[ISSUE] How to troubleshoot when a job creation failed

Open huydinhle opened this issue 1 year ago • 1 comments

Description How to find out what is the error databricks giving us whenever we failed to create a job with python-sdk

Reproduction A minimal code sample demonstrating the bug.

import os
import time

from databricks.sdk import WorkspaceClient
from databricks.sdk.service import jobs

w = WorkspaceClient()

notebook_path = f'/Users/{w.current_user.me().user_name}/sdk-{time.time_ns()}'

cluster_id = w.clusters.ensure_cluster_is_running(
    os.environ["DATABRICKS_CLUSTER_ID"]) and os.environ["DATABRICKS_CLUSTER_ID"]

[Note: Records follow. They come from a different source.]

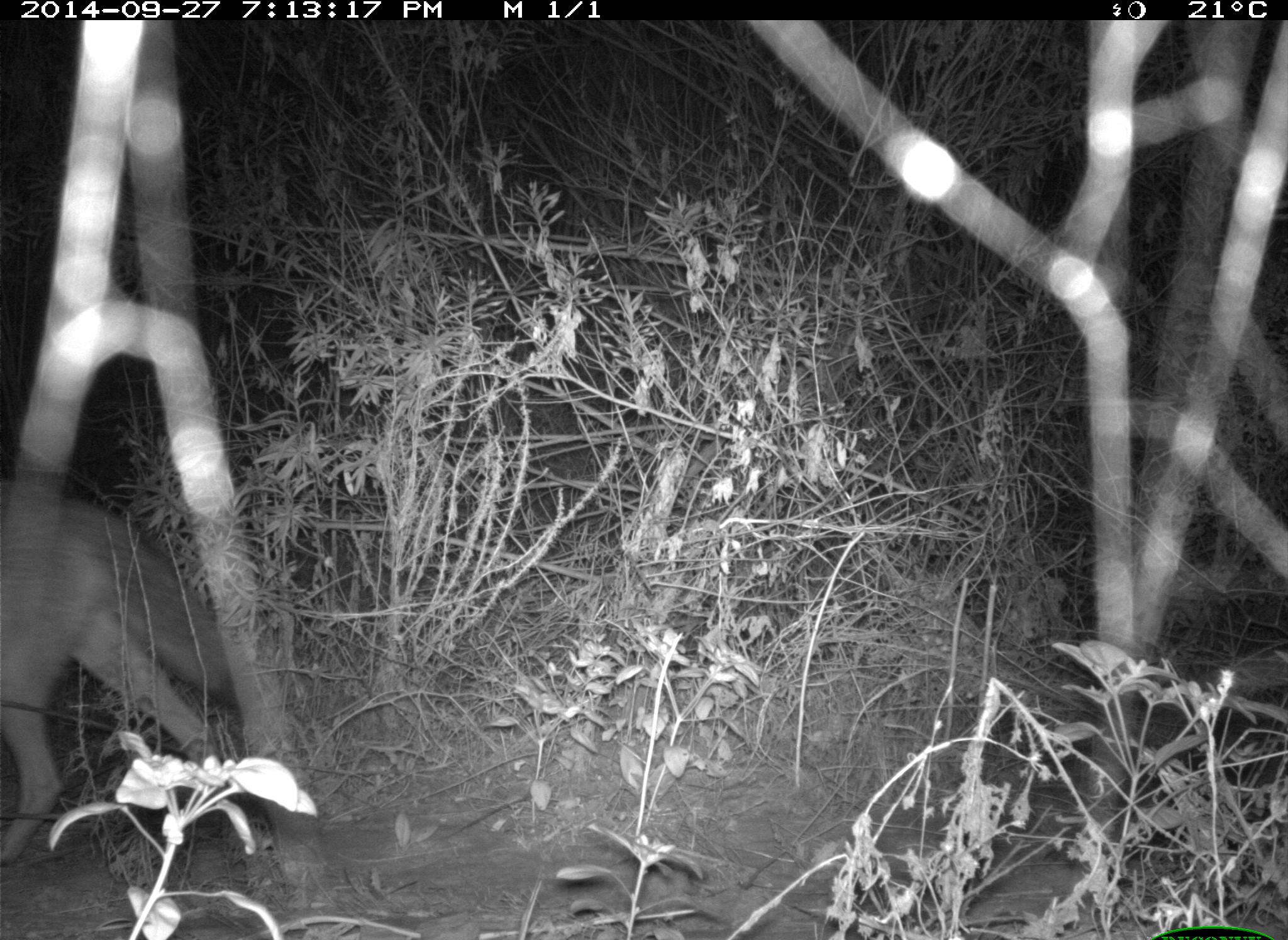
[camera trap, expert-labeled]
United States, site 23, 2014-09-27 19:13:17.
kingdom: Animalia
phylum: Chordata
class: Mammalia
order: Carnivora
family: Canidae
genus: Canis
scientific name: Canis latrans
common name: coyote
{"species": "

created_job = w.jobs.create(name=f'sdk-{time.time_ns()}',
                            tasks=[
                                jobs.Task(description="test",
                                          existing_cluster_id=cluster_id,
                                          notebook_task=jobs.NotebookTask(notebook_path=notebook_path),
                                          task_key="test",
                                          timeout_seconds=0)
                            ])

# cleanup
w.jobs.delete(job_id=created_job.job_id)

Jun 06 '24 19:06 huydinhle

Get the logger and set it to info/add handler with info filter?

import logging, sys
logging.basicConfig(stream=sys.stderr,
                    level=logging.INFO,
                    format='%(asctime)s [%(name)s][%(levelname)s] %(message)s')
logging.getLogger('databricks.sdk').setLevel(logging.DEBUG)
from databricks.sdk import WorkspaceClient
w = WorkspaceClient(debug_truncate_bytes=1024, debug_headers=False)
for cluster in w.clusters.list():
    logging.info(f'Found cluster: {cluster.cluster_name}')

https://databricks-sdk-py.readthedocs.io/en/latest/logging.html

Jun 17 '24 08:06 detemegandy